As a general note of philosophy here - it may or may not be ringing a pertinent bell here - but it's a horrible idea to try to "fix" a dyed batch that you want diluted by adding more, and More, and MORE clear stuff to thin it. Dyes and tints can be remarkably pernicious when you least want it, and if you just keep pouring the diluting clear into something, you can end up with GALLONS of stuff that still ain't right! I got lucky and figured that principal out with (small, cheap) batches of fountain pen ink....
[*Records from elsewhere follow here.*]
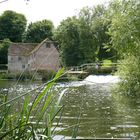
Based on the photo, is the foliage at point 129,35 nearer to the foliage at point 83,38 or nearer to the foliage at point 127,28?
the foliage at point 127,28

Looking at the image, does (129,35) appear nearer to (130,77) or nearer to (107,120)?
(130,77)

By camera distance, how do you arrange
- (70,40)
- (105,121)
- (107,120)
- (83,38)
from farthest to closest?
(70,40)
(83,38)
(107,120)
(105,121)

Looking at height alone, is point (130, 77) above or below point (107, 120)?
above

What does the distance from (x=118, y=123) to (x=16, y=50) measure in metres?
58.5

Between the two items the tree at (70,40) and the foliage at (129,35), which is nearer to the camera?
the foliage at (129,35)

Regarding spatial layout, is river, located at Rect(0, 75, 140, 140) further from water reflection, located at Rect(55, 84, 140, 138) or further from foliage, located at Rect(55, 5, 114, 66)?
foliage, located at Rect(55, 5, 114, 66)

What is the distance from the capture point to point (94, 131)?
37.8ft

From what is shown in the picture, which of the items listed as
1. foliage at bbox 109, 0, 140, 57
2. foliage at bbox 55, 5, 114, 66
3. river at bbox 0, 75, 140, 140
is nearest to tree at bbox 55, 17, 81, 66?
foliage at bbox 55, 5, 114, 66

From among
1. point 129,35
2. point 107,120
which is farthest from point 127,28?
point 107,120

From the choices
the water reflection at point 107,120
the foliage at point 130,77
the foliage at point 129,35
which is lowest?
the water reflection at point 107,120

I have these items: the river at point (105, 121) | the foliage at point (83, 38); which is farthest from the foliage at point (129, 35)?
the foliage at point (83, 38)

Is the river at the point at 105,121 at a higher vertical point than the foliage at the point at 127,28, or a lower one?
lower

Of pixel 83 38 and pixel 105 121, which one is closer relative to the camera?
pixel 105 121

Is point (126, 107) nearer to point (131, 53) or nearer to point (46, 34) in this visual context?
point (131, 53)
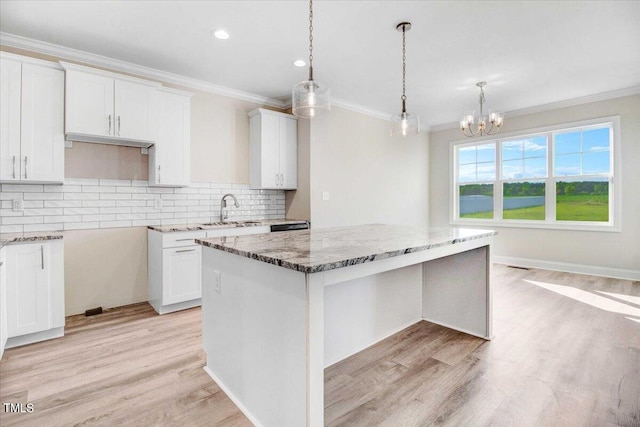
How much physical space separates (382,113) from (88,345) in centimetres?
492

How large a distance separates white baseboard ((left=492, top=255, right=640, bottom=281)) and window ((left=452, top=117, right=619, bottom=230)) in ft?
1.93

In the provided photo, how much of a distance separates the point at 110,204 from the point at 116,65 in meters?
1.43

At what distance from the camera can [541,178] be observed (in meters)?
5.29

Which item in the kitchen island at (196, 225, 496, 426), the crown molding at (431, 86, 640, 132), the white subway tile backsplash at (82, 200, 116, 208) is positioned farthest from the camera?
the crown molding at (431, 86, 640, 132)

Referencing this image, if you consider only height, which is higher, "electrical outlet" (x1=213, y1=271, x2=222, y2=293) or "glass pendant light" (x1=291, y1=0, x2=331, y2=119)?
"glass pendant light" (x1=291, y1=0, x2=331, y2=119)

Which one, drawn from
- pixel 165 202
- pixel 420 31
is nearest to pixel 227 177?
pixel 165 202

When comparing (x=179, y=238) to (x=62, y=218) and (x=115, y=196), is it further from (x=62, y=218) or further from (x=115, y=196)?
(x=62, y=218)

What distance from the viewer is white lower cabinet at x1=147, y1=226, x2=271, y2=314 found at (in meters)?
3.20

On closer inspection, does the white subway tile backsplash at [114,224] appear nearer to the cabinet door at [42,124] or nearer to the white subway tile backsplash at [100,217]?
the white subway tile backsplash at [100,217]

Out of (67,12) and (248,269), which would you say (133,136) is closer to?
(67,12)

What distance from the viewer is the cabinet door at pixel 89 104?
9.45ft

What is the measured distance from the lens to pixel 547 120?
16.9ft

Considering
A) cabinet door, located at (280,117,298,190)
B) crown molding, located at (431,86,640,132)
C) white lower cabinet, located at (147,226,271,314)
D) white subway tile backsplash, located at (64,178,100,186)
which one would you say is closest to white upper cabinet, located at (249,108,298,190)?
cabinet door, located at (280,117,298,190)

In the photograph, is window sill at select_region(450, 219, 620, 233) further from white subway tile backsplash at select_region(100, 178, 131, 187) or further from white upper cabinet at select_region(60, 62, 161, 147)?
white subway tile backsplash at select_region(100, 178, 131, 187)
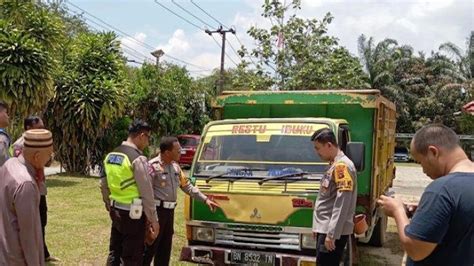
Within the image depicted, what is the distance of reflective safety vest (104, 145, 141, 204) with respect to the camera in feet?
15.5

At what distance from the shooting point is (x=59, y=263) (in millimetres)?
6516

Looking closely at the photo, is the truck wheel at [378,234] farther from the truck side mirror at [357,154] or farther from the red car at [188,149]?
the red car at [188,149]

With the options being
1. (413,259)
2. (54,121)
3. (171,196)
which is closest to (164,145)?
(171,196)

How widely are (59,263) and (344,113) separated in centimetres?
410

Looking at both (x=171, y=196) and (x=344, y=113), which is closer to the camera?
(x=171, y=196)

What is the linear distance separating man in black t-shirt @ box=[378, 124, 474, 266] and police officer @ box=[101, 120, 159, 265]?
2.64m

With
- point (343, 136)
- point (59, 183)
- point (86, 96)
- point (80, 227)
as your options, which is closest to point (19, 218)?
point (343, 136)

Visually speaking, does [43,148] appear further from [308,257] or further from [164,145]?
[308,257]

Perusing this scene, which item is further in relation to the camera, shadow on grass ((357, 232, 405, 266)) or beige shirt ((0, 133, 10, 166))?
shadow on grass ((357, 232, 405, 266))

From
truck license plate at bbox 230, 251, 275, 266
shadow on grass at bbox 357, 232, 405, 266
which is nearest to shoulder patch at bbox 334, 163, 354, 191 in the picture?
truck license plate at bbox 230, 251, 275, 266

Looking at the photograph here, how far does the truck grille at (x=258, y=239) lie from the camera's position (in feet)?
17.1

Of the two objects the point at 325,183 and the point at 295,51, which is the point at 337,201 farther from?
the point at 295,51

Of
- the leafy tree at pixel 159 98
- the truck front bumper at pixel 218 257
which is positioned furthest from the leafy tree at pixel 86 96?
the truck front bumper at pixel 218 257

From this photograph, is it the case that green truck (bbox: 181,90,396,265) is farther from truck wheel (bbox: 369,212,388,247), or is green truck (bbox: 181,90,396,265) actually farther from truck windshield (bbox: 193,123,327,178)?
truck wheel (bbox: 369,212,388,247)
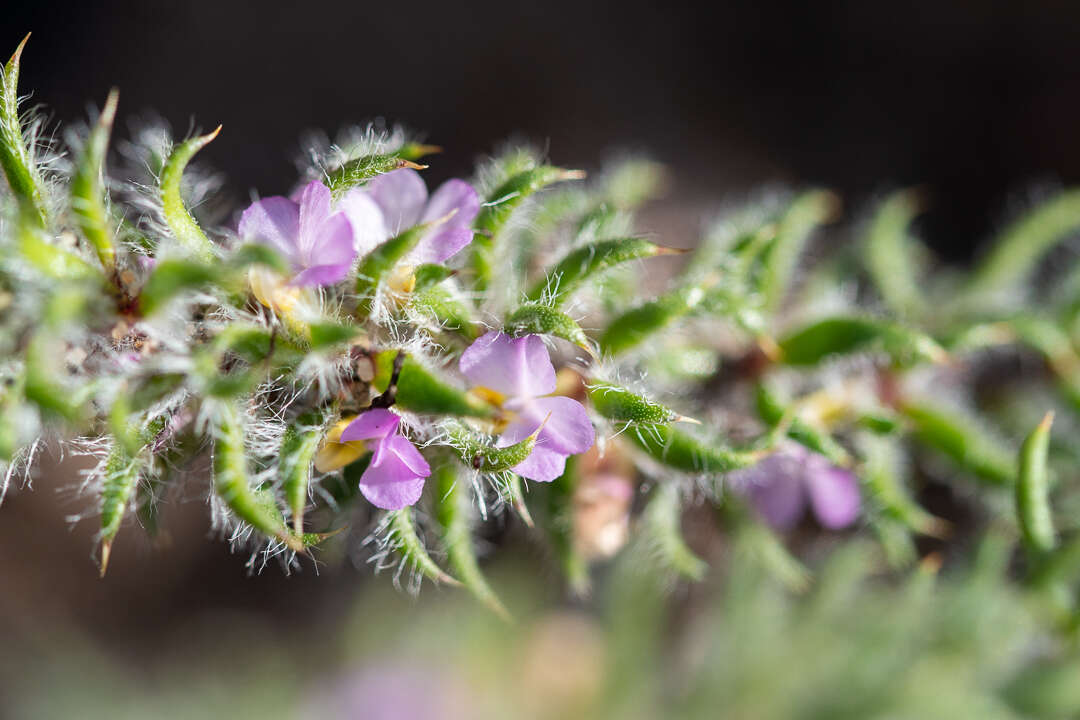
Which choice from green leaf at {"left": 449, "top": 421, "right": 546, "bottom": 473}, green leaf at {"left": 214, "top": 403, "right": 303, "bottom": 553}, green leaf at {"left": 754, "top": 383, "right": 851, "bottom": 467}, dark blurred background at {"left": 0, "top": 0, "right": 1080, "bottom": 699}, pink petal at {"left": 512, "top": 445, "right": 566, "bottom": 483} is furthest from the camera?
dark blurred background at {"left": 0, "top": 0, "right": 1080, "bottom": 699}

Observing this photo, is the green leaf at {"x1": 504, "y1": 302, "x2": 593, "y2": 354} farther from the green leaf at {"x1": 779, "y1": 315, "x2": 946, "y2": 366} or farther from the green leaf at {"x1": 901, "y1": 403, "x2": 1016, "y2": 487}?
the green leaf at {"x1": 901, "y1": 403, "x2": 1016, "y2": 487}

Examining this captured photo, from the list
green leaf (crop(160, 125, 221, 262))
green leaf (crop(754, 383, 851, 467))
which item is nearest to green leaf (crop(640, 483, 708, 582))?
green leaf (crop(754, 383, 851, 467))

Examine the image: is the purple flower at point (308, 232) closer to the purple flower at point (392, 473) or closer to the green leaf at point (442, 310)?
the green leaf at point (442, 310)

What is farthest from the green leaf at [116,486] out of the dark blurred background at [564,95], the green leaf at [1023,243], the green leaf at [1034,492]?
the dark blurred background at [564,95]

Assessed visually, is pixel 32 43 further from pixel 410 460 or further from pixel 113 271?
pixel 410 460

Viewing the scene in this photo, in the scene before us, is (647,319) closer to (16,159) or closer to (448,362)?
(448,362)
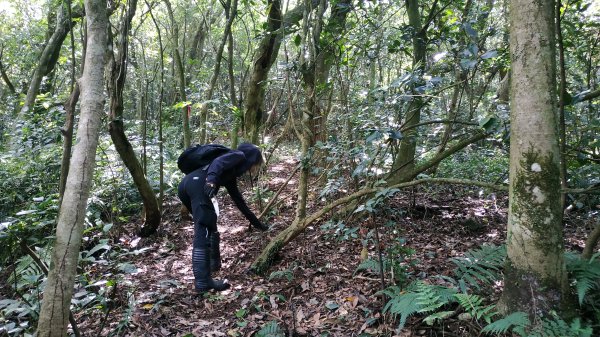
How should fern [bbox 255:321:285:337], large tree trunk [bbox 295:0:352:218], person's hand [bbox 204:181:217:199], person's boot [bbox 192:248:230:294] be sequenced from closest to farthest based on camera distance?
fern [bbox 255:321:285:337]
person's boot [bbox 192:248:230:294]
person's hand [bbox 204:181:217:199]
large tree trunk [bbox 295:0:352:218]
You always want to add the tint to the clear in small amounts, testing as you go, and as (I think?) was mentioned somewhere up above, you can control waste by mixing up tiny amounts in tiny jars. You can count out the parts by eyedropper-fulls and WRITE DOWN what ratios you're getting to, testing as you go. If your friendly neighborhood drug store doesn't think you're a junkie, you can probably get some gradation-marked syringes for measuring too - or get them online. You don't even want the needles, just the measuring syringe. Investing a couple of bucks here is FAR superior to making a barf guitar... Umm, like, that never happened to ME, but a friend of my cousin's girlfriend's old babysitter's neighbor read about it once? Don't throw anything out to begin with, because you may even find that a drastically-strong dyed mix in itself can serve as the, say, one-part-dyed to five-parts-clear medium.
But you are almost inevitably going to end up with at least one batch of disgusting grayish dirt color - it's just the way color-blending works, you can look up "color wheel" and see that there's more ways to make icky color blends than there are to make good color blends. Like, one little drop of red into a green batch = gross mud, and one little drop of green into red ALSO = gross mud! Red+blue = purple, and red+yellow = orange, and yellow+blue = green, but ANY combination of all three=barf guitar. It's SO much nicer to throw out 20cc's of that, than 200 or 300cc's! :toothy11:
Oh yes, add-on P.S. here: if you stick with water base dye, one drastic re-boot can be had with... bleach! It'll blast it back to virgin in no time, with the one caveat that you then have to make SURE you get all the bleach off. ALL of it... like, rinse it off right under the bathtub faucet! And dry it off with somebody else's bath towel, and still let it dry in the sun for a whole day too. And rinse it AGAIN... etc. There are similar Armageddon strategies for oil-base dyes too, but much, much stinkier.